WHAT IS NEEDED:
Lines from the top of the entries down to the line with "New Zealand, site ENA_NRC254." must be set down exactly as they stand, with both ends retained.

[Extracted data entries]
———

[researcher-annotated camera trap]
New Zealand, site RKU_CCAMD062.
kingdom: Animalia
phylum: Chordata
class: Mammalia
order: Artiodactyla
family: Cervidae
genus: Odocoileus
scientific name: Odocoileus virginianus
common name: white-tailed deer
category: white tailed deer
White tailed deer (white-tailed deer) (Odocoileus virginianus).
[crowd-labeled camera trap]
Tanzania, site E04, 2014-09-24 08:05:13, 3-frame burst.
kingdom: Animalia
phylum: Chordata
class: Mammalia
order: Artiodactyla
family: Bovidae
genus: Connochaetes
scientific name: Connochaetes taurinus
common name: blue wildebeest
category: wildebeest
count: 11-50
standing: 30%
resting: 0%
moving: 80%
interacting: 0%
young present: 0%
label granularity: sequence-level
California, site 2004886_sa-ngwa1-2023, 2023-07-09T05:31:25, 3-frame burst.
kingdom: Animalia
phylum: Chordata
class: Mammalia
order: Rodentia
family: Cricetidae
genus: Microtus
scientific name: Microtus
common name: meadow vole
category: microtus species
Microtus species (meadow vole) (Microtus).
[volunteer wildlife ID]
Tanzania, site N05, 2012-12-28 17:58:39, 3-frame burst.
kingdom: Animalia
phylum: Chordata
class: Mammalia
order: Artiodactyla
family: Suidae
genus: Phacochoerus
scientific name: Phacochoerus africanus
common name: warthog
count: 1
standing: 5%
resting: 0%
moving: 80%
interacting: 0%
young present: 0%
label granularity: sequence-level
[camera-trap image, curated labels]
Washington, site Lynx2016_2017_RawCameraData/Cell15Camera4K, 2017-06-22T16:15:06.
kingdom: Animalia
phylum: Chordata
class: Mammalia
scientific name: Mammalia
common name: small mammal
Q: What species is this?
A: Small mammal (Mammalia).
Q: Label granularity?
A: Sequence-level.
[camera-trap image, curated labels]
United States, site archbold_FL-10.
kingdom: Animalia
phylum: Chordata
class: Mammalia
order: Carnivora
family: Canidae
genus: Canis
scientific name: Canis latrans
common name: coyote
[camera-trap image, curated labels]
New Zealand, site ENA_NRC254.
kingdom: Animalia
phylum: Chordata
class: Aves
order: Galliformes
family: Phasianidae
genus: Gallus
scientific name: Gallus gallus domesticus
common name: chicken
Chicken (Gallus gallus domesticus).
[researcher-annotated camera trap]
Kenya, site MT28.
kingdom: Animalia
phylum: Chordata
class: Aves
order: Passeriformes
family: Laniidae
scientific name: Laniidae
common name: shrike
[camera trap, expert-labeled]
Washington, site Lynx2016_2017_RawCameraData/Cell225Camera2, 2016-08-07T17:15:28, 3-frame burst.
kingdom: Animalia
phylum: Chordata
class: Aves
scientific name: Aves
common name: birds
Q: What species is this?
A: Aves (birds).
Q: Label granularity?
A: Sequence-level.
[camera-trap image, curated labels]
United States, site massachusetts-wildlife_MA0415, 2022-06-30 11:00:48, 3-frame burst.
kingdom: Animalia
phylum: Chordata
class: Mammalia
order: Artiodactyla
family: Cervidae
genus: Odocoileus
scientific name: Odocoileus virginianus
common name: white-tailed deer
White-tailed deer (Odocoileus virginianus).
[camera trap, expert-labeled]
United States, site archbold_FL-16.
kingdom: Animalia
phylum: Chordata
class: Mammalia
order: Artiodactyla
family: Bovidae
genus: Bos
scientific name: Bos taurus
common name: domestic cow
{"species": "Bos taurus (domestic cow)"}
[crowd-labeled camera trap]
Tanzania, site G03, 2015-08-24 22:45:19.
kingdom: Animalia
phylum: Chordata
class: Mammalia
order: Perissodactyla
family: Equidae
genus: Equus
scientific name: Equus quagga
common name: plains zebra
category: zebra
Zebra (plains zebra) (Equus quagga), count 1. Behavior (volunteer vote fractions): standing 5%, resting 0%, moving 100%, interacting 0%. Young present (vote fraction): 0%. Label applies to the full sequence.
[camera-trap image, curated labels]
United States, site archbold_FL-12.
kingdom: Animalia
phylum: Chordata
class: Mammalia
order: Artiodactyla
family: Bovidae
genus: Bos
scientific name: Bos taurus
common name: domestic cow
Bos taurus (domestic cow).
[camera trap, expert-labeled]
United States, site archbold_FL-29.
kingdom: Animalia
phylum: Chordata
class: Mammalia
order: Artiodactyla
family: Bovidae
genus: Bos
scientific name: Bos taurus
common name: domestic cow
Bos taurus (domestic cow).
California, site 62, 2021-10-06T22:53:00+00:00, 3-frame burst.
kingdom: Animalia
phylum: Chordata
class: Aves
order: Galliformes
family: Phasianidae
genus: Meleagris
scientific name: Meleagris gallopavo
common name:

———

ANSWER TO THIS EXERCISE:
[researcher-annotated camera trap]
New Zealand, site RKU_CCAMD062.
kingdom: Animalia
phylum: Chordata
class: Mammalia
order: Artiodactyla
family: Cervidae
genus: Odocoileus
scientific name: Odocoileus virginianus
common name: white-tailed deer
category: white tailed deer
White tailed deer (white-tailed deer) (Odocoileus virginianus).
[crowd-labeled camera trap]
Tanzania, site E04, 2014-09-24 08:05:13, 3-frame burst.
kingdom: Animalia
phylum: Chordata
class: Mammalia
order: Artiodactyla
family: Bovidae
genus: Connochaetes
scientific name: Connochaetes taurinus
common name: blue wildebeest
category: wildebeest
count: 11-50
standing: 30%
resting: 0%
moving: 80%
interacting: 0%
young present: 0%
label granularity: sequence-level
California, site 2004886_sa-ngwa1-2023, 2023-07-09T05:31:25, 3-frame burst.
kingdom: Animalia
phylum: Chordata
class: Mammalia
order: Rodentia
family: Cricetidae
genus: Microtus
scientific name: Microtus
common name: meadow vole
category: microtus species
Microtus species (meadow vole) (Microtus).
[volunteer wildlife ID]
Tanzania, site N05, 2012-12-28 17:58:39, 3-frame burst.
kingdom: Animalia
phylum: Chordata
class: Mammalia
order: Artiodactyla
family: Suidae
genus: Phacochoerus
scientific name: Phacochoerus africanus
common name: warthog
count: 1
standing: 5%
resting: 0%
moving: 80%
interacting: 0%
young present: 0%
label granularity: sequence-level
[camera-trap image, curated labels]
Washington, site Lynx2016_2017_RawCameraData/Cell15Camera4K, 2017-06-22T16:15:06.
kingdom: Animalia
phylum: Chordata
class: Mammalia
scientific name: Mammalia
common name: small mammal
Q: What species is this?
A: Small mammal (Mammalia).
Q: Label granularity?
A: Sequence-level.
[camera-trap image, curated labels]
United States, site archbold_FL-10.
kingdom: Animalia
phylum: Chordata
class: Mammalia
order: Carnivora
family: Canidae
genus: Canis
scientific name: Canis latrans
common name: coyote
[camera-trap image, curated labels]
New Zealand, site ENA_NRC254.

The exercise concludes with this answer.